I have been feeling out of sorts lately, like the past few days or so, without any real solid reason as to why. So when someone tells you to just "Cheer up!", how do you go about that when you don't have a clue why you are down in the first place. I mean, if I really thought about it I could probably find little reasons that would affect my mood, such as...
I have not been feeling very good lately and my leg is still giving me pain even after the treatments I have received; my best friend has been in a melancholy mood also and I can't put on her while she is struggling too; my daughter who is in CA is trying to decide on continuing there or moving back home and is struggling with what she is supposed to be doing, going back and forth on her decisions; feeling as if my designs are so inadequate compared to the talent of those around me and how did I ever get to where I am with so little skill; my weight keeps climbing and I have had to replace my entire wardrobe; my spirit is in need of some repair and yet there is no desire to do anything about it; my ward was just dissolved and I don't even know where I belong anymore; and I don't seem to have any of the energy or drive to want to do anything about any of the above, for those things I could do anything about that is.
But in my mind, all of those things are little, inconsequential things and are no reason to be in the funk I am in. They just happen to be some of the little things I am dealing with, like we all deal with in one way or another. So how can any of those concerns have such a big effect on me today?
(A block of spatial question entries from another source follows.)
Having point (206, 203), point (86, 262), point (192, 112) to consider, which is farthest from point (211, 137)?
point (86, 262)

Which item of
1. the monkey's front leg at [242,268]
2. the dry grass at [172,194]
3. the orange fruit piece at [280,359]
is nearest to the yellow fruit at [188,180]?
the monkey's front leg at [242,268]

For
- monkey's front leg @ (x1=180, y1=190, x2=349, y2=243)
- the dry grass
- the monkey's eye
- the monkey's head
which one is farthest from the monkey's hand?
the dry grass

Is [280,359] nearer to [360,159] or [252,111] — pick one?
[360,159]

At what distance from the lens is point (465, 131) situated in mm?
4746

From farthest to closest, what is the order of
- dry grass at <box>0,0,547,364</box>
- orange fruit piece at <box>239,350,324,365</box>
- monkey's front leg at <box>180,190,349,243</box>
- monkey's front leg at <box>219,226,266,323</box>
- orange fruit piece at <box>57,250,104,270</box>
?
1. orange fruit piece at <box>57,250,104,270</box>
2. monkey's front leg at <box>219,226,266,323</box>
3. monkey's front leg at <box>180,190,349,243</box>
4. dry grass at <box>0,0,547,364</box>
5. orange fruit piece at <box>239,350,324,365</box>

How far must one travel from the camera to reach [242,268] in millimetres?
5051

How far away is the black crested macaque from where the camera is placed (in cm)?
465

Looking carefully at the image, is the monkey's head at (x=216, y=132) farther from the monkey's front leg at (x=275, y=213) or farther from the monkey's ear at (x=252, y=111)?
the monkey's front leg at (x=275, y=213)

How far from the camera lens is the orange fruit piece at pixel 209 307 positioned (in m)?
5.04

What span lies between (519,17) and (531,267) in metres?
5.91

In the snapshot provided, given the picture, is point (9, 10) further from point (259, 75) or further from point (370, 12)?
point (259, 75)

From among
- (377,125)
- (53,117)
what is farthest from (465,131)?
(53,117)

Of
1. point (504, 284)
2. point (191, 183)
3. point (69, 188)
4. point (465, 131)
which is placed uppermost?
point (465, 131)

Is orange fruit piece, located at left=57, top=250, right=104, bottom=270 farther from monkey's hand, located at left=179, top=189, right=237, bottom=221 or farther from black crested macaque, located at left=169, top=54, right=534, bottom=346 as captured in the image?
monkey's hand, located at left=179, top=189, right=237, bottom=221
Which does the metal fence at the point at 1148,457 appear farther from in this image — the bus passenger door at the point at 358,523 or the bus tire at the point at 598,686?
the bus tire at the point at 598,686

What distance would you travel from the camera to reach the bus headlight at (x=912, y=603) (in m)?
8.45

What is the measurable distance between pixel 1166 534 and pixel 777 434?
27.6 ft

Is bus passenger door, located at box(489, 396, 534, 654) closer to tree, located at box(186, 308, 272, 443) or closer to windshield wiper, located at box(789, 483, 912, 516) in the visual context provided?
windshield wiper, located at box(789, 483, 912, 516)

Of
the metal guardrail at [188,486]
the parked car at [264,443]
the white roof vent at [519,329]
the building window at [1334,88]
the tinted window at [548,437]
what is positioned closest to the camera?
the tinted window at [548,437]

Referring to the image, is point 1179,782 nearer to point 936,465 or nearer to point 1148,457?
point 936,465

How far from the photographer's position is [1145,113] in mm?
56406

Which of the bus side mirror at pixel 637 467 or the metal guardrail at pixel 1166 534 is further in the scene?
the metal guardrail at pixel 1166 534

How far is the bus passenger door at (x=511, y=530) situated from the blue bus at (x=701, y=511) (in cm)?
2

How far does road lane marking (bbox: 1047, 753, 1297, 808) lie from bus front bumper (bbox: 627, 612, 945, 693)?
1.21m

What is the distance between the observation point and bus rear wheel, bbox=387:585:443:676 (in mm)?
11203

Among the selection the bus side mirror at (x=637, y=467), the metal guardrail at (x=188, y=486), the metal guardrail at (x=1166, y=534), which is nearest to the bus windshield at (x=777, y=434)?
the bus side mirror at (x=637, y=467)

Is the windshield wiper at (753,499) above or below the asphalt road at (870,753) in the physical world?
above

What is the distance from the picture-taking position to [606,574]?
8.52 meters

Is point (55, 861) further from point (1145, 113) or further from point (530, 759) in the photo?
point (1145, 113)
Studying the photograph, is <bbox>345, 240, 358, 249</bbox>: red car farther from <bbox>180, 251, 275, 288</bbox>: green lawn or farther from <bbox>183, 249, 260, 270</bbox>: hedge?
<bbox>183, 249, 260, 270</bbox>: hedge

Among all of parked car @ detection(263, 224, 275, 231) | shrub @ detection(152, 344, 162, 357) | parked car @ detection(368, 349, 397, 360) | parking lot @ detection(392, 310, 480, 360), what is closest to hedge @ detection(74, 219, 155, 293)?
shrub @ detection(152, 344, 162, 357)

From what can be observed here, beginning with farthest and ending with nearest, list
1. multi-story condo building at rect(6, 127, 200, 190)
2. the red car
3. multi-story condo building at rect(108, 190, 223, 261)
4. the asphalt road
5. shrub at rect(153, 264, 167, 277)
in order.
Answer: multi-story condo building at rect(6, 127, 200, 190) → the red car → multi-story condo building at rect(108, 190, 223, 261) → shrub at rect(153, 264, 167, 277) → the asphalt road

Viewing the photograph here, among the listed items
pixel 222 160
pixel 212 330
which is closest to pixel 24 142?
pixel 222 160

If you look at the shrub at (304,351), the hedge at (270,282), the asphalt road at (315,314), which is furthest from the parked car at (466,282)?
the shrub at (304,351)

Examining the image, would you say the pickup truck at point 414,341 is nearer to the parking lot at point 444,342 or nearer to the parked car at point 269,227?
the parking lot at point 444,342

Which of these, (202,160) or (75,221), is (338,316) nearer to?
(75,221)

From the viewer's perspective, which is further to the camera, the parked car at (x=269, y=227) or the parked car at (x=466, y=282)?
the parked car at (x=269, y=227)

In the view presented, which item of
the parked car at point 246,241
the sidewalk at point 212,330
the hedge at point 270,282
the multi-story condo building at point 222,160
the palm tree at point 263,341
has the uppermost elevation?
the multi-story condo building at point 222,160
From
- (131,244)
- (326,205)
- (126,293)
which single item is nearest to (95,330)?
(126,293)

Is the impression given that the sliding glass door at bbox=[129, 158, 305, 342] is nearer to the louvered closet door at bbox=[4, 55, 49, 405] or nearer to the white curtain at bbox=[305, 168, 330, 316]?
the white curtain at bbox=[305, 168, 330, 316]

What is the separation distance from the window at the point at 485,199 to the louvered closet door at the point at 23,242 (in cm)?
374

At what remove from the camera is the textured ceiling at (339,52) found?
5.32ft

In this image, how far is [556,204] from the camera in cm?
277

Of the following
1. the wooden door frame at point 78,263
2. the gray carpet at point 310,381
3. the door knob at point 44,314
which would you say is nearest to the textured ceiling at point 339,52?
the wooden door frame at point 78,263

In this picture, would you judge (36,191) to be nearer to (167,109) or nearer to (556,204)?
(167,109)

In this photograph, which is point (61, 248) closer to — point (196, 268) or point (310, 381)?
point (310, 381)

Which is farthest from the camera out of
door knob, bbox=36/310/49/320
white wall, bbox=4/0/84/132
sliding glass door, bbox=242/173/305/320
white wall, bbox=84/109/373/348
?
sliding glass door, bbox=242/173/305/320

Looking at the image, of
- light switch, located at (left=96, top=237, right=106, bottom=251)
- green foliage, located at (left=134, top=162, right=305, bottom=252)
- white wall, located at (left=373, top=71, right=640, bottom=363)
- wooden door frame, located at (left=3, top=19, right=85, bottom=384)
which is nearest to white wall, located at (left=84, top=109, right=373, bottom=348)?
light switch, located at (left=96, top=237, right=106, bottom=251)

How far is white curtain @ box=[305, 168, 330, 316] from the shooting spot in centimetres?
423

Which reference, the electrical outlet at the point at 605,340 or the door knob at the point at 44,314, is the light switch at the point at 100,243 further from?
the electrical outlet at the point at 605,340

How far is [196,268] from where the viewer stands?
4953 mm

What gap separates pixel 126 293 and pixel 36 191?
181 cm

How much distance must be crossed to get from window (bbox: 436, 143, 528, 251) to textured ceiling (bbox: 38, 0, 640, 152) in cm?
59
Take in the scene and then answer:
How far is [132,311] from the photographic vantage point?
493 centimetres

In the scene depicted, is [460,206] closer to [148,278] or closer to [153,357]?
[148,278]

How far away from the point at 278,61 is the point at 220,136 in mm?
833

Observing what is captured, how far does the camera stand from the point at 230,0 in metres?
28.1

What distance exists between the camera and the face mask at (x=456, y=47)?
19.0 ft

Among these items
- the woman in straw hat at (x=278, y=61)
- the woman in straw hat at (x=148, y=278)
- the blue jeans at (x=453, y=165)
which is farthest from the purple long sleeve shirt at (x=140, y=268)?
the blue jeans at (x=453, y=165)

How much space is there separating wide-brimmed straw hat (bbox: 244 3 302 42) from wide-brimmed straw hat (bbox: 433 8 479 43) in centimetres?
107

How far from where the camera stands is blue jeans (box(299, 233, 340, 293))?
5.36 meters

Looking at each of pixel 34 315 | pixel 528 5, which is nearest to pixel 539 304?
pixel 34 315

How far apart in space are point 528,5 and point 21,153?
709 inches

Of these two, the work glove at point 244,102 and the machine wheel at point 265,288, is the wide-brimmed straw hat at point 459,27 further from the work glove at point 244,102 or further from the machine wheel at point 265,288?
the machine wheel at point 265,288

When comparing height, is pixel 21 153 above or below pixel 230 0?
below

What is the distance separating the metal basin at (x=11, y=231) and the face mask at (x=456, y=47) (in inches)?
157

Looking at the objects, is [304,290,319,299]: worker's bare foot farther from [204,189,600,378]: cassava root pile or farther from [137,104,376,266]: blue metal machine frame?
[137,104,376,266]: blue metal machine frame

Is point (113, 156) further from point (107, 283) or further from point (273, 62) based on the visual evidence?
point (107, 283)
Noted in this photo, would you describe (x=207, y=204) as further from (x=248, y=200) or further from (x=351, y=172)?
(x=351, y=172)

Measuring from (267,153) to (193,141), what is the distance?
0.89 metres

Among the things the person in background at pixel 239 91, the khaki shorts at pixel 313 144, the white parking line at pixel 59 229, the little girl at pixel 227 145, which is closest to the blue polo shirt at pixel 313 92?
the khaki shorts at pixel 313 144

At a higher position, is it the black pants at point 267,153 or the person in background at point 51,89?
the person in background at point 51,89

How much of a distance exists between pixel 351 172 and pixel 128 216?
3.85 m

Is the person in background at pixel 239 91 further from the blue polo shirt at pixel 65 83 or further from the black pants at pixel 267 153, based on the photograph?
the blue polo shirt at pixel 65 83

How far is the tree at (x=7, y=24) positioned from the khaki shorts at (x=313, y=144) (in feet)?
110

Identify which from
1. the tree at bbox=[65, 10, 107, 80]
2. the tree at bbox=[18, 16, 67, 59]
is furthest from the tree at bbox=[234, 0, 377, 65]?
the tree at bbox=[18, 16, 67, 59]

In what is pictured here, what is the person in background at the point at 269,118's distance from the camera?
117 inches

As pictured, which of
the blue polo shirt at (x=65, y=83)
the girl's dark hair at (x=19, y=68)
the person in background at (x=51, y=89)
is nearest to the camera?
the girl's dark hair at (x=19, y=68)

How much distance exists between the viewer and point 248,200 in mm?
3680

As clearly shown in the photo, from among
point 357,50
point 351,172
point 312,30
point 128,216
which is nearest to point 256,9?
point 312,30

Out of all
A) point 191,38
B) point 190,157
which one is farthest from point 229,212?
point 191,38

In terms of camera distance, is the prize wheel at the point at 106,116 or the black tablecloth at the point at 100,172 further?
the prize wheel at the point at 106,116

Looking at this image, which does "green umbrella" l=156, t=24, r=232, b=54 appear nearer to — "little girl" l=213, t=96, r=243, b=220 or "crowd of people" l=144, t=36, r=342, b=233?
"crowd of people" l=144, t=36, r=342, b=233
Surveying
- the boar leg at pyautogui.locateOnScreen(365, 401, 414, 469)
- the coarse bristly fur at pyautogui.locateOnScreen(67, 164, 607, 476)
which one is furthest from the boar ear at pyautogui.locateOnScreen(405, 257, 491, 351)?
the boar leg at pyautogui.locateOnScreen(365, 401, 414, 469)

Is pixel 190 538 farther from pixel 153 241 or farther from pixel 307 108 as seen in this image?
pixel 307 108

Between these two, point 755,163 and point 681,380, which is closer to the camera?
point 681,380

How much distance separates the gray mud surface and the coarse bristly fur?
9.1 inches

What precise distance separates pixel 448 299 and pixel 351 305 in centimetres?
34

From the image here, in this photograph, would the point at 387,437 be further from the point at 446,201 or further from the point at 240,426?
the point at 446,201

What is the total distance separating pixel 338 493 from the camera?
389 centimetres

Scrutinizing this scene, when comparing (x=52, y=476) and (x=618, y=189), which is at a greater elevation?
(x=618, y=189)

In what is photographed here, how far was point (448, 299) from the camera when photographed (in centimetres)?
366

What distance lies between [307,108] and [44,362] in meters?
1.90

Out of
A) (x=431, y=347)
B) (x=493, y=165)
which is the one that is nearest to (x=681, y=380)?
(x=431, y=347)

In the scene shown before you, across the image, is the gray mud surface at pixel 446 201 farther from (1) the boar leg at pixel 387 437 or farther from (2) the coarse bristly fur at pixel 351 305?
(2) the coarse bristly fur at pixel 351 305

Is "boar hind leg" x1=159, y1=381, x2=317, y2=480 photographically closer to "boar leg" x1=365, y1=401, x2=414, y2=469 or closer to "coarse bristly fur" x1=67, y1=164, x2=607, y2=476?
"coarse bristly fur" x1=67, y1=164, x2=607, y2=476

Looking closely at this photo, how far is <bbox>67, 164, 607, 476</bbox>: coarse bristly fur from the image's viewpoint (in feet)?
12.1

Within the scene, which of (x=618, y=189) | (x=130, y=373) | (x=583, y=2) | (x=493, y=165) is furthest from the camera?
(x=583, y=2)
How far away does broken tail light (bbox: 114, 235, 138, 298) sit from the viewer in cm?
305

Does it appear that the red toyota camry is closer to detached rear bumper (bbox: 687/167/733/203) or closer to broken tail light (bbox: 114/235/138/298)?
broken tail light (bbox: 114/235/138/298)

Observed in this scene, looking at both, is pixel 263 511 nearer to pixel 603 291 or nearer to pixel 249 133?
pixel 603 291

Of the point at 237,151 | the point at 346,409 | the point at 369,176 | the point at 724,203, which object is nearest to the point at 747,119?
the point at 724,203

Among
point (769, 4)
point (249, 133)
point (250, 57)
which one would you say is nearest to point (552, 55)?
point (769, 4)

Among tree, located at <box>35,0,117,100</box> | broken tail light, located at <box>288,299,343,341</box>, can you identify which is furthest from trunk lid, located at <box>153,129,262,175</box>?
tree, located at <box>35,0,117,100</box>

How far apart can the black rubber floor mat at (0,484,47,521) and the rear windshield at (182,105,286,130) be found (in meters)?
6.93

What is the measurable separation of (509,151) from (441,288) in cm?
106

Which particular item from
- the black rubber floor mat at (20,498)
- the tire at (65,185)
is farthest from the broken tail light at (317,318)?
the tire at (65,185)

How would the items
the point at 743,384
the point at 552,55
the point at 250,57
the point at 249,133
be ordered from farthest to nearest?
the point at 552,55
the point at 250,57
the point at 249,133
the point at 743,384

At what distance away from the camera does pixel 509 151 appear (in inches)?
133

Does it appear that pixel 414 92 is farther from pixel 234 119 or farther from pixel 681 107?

So my way of thinking is blogging therapy, maybe if I type it out onto my blog it will leave me by traveling out of my heart and mind and trickling down thru my fingertips like magic. Maybe while typing I will suddenly know the answer or the reason behind this deep funk that I am in. I am generally a pretty upbeat, happy person...so when I get in a sudden mood like this it takes me back and I am like "Whoa! What am I supposed to do with this? This is not me, I don't know how to handle this!".
Has my experiment of blogging it out been working? It is hard to say, I think it is too early to tell. But I will say this, it is at least doing something about it. It is at least talking to someone, even if that someone is myself, well and any poor sap who happens upon it that is.
I do have many blessings that keep me going, that lift me back up to where I need to be. And that is my wonderful husband, my amazing kids, adorable grandkids. I have an awesome job and I get to work with awesome people. I still have both of my parents and many other family members that love me. A savior that gave everything for me and I know that He and my Heavenly Father love me and want me to be happy. I feel like I let them down everyday, but all I can say is that for the moment, I am doing the best that I can.
Things will get better, they just require a little more effort, a little more reaching out and holding on. Keep on keeping on with the good fight, tie another knot and hold on tighter and all that other positive stuff.
After all, you can be on the right track, but you will get run over if you just sit there.